PROBLEM ::
Write out exactly, please, the lines from the one containing "Observing the image, does" to the end of the material.

-- START OF DATA ENTRIES --

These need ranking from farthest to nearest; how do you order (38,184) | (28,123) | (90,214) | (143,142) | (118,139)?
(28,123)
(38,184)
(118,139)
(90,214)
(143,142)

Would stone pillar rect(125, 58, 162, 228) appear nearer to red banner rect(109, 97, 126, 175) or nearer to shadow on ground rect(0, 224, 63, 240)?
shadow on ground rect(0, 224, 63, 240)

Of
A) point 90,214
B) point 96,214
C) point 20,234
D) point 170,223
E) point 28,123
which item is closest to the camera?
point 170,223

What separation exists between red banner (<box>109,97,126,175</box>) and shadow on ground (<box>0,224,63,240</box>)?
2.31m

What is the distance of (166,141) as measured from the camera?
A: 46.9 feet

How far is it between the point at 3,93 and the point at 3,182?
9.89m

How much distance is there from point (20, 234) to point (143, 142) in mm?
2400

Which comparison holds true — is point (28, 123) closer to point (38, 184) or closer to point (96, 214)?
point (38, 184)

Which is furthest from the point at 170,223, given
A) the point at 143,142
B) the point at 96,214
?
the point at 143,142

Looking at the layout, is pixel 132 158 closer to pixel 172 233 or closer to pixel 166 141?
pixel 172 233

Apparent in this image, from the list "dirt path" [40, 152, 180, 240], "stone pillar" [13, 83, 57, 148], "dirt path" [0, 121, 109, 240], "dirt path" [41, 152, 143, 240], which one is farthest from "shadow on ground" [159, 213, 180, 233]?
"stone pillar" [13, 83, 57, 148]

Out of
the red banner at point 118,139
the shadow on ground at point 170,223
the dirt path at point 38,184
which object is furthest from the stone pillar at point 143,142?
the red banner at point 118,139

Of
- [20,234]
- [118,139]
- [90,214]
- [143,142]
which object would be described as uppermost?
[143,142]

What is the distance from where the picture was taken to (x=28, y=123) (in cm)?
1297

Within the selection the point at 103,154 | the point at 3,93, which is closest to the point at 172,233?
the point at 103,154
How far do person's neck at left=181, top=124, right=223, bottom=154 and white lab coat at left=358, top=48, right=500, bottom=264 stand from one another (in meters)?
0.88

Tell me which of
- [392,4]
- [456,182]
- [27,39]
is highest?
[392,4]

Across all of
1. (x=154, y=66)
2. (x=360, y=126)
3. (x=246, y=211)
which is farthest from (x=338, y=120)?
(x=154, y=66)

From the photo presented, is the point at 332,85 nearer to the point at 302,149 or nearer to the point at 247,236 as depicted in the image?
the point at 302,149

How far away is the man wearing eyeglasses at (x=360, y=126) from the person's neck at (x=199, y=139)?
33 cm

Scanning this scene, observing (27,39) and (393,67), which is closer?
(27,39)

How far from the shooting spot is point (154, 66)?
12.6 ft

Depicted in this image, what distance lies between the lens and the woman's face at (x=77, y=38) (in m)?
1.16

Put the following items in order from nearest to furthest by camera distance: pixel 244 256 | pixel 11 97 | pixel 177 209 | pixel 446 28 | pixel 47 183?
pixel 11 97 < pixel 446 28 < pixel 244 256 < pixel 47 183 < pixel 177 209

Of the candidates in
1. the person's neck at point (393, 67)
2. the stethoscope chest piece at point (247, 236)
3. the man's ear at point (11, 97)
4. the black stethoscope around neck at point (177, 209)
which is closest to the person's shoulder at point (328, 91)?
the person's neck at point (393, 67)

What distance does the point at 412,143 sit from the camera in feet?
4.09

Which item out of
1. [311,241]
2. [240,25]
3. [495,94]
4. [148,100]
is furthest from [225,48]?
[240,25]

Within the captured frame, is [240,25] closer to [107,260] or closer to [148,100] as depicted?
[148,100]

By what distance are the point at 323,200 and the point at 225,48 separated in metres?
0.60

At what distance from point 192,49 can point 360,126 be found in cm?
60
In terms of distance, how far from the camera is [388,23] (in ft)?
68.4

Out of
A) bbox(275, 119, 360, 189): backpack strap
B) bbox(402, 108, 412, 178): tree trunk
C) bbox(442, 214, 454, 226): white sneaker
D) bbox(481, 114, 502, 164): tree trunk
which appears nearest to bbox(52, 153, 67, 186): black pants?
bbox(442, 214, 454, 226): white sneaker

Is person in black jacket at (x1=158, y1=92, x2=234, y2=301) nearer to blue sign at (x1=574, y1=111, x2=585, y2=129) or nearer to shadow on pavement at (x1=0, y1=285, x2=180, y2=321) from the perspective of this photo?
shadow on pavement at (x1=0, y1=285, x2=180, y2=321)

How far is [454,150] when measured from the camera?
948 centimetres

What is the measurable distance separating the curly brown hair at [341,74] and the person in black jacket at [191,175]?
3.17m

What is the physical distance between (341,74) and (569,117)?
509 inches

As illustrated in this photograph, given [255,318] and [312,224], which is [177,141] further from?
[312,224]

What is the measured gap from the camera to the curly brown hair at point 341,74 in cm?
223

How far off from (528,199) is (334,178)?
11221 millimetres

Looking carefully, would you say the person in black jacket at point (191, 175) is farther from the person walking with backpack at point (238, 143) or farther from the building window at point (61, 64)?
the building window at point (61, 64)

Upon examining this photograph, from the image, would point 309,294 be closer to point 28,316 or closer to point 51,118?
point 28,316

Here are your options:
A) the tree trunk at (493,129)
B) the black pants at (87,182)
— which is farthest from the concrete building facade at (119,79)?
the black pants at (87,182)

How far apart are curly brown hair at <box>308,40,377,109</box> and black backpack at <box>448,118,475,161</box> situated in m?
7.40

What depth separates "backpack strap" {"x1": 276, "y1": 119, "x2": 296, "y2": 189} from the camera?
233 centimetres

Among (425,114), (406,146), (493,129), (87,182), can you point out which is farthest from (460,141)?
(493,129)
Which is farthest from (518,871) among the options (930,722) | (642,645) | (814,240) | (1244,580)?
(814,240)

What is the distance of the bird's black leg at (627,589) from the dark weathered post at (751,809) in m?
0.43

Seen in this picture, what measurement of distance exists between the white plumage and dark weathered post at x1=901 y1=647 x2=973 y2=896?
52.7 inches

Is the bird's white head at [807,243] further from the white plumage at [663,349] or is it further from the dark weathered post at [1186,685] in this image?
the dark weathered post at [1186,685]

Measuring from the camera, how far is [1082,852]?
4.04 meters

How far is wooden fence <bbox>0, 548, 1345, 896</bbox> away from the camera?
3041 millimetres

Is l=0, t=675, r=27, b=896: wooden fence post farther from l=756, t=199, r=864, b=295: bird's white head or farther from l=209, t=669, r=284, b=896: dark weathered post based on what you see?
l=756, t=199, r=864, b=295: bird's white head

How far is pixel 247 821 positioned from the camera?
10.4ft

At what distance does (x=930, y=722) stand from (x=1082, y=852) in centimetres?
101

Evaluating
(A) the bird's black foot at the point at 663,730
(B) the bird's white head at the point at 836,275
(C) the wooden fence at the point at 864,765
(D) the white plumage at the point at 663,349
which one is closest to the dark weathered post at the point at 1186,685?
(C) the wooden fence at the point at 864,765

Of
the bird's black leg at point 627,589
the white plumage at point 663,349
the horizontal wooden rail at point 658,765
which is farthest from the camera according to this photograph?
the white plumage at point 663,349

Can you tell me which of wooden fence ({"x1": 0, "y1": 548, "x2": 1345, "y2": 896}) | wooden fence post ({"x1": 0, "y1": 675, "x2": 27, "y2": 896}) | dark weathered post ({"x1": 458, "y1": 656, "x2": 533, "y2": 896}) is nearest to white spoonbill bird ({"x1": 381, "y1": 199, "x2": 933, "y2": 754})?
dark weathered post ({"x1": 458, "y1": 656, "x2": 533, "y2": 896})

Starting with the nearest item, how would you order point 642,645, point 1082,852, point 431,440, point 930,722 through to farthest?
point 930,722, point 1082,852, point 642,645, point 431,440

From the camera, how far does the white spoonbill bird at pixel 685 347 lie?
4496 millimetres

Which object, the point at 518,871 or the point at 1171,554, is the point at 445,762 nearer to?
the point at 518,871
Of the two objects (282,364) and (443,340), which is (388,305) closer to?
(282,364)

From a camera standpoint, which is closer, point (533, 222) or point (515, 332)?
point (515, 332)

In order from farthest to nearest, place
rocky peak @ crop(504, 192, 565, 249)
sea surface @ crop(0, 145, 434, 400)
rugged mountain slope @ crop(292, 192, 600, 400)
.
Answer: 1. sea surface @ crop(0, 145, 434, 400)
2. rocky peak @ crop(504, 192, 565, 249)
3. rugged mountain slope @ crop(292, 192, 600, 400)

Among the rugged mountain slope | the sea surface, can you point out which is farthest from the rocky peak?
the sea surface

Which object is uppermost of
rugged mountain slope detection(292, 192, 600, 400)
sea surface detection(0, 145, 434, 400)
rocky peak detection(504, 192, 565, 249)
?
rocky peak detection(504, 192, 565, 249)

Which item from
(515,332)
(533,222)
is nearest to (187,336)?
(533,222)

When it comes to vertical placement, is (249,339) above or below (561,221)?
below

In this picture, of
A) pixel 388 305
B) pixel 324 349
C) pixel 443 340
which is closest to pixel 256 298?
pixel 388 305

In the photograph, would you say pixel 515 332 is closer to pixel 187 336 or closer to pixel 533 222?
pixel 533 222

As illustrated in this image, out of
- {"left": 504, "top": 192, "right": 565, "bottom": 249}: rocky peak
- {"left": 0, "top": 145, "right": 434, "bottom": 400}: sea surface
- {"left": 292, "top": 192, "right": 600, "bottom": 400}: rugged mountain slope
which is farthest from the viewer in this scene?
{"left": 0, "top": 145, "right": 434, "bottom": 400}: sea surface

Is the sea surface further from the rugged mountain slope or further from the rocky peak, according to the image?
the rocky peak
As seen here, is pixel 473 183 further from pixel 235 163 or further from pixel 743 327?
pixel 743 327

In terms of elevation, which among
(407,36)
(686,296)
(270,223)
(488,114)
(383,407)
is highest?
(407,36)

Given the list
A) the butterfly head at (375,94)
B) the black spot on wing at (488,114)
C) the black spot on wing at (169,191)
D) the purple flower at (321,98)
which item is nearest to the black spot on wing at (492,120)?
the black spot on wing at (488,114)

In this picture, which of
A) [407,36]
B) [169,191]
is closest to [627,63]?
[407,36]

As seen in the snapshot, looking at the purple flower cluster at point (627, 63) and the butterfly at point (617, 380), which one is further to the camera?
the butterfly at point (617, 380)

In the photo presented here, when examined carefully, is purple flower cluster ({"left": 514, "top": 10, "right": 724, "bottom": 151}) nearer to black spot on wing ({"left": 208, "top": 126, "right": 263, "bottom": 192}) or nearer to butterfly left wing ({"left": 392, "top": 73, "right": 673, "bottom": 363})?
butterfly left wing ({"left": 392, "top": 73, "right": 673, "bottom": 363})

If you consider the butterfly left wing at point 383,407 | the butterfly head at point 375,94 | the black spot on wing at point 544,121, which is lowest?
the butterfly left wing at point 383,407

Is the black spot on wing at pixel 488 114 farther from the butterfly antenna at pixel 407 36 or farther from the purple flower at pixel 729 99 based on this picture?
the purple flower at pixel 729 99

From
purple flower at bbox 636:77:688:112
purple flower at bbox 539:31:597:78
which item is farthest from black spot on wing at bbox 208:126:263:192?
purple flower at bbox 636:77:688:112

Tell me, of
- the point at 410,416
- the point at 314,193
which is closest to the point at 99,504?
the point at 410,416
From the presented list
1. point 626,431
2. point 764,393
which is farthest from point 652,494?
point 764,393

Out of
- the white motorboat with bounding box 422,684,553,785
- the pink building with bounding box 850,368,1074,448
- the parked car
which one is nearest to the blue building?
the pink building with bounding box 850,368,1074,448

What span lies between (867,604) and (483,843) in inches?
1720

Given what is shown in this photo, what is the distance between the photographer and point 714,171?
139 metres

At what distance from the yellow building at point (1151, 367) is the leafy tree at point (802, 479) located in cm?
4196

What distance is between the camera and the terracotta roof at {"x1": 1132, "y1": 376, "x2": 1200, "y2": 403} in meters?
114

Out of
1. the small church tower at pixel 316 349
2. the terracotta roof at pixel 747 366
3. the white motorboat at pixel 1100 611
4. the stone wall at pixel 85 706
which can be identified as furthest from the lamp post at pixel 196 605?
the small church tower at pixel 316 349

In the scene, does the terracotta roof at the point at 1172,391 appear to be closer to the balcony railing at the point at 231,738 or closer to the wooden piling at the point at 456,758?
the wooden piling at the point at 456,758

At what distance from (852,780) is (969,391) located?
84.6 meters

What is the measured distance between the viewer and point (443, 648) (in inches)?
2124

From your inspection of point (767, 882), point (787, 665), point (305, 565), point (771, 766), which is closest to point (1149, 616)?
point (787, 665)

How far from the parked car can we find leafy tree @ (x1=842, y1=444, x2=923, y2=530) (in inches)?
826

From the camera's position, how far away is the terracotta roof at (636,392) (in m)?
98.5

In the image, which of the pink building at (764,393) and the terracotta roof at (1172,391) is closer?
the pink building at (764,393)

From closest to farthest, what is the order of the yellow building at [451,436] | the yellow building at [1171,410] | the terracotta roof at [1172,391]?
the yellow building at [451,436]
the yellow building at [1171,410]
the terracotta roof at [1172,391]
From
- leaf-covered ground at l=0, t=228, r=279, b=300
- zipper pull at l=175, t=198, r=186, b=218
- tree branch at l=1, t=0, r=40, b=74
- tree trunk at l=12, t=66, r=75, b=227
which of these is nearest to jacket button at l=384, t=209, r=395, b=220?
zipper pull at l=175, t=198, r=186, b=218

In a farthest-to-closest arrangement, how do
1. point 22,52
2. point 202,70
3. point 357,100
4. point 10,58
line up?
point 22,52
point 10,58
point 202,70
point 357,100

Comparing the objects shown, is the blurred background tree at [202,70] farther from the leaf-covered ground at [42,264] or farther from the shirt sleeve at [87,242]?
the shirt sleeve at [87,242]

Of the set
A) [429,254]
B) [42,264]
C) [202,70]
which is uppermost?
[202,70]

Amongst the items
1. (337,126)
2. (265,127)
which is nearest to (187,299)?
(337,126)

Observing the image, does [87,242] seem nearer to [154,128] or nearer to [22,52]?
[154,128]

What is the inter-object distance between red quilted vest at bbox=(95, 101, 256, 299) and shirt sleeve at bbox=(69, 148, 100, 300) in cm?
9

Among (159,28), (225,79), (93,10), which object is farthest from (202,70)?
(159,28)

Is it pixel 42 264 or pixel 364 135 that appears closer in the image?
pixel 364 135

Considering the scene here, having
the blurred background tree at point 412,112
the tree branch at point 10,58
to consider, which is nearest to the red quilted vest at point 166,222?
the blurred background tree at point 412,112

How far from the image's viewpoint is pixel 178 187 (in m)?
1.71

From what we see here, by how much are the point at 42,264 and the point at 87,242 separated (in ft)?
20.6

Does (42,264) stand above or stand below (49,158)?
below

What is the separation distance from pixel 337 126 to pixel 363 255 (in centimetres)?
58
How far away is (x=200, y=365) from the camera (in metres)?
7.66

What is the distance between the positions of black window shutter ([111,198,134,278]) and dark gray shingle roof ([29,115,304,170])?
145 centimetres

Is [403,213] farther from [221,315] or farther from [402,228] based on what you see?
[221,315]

-- END OF DATA ENTRIES --

WRITTEN RESPONSE ::
Observing the image, does [87,242] seem nearer to [154,128] or nearer to [22,52]?
[154,128]

What is the inter-object distance between red quilted vest at bbox=(95, 101, 256, 299) and shirt sleeve at bbox=(69, 148, 100, 300) in cm?
9

Among (159,28), (225,79), (93,10), which object is farthest from (202,70)?
(159,28)

Is it pixel 42 264 or pixel 364 135 that appears closer in the image?
pixel 364 135

Considering the scene here, having
the blurred background tree at point 412,112
the tree branch at point 10,58
to consider, which is nearest to the red quilted vest at point 166,222?
the blurred background tree at point 412,112

How far from the image's viewpoint is pixel 178 187 (in m)?
1.71

From what we see here, by how much are the point at 42,264 and the point at 87,242 separated (in ft)?
20.6

Does (42,264) stand above or stand below (49,158)?
below

What is the separation distance from pixel 337 126 to pixel 363 255 (in centimetres)?
58
How far away is (x=200, y=365) from the camera (in metres)?
7.66

What is the distance between the positions of black window shutter ([111,198,134,278]) and dark gray shingle roof ([29,115,304,170])?
145 centimetres

Is [403,213] farther from [221,315] or farther from [402,228] based on what you see?
[221,315]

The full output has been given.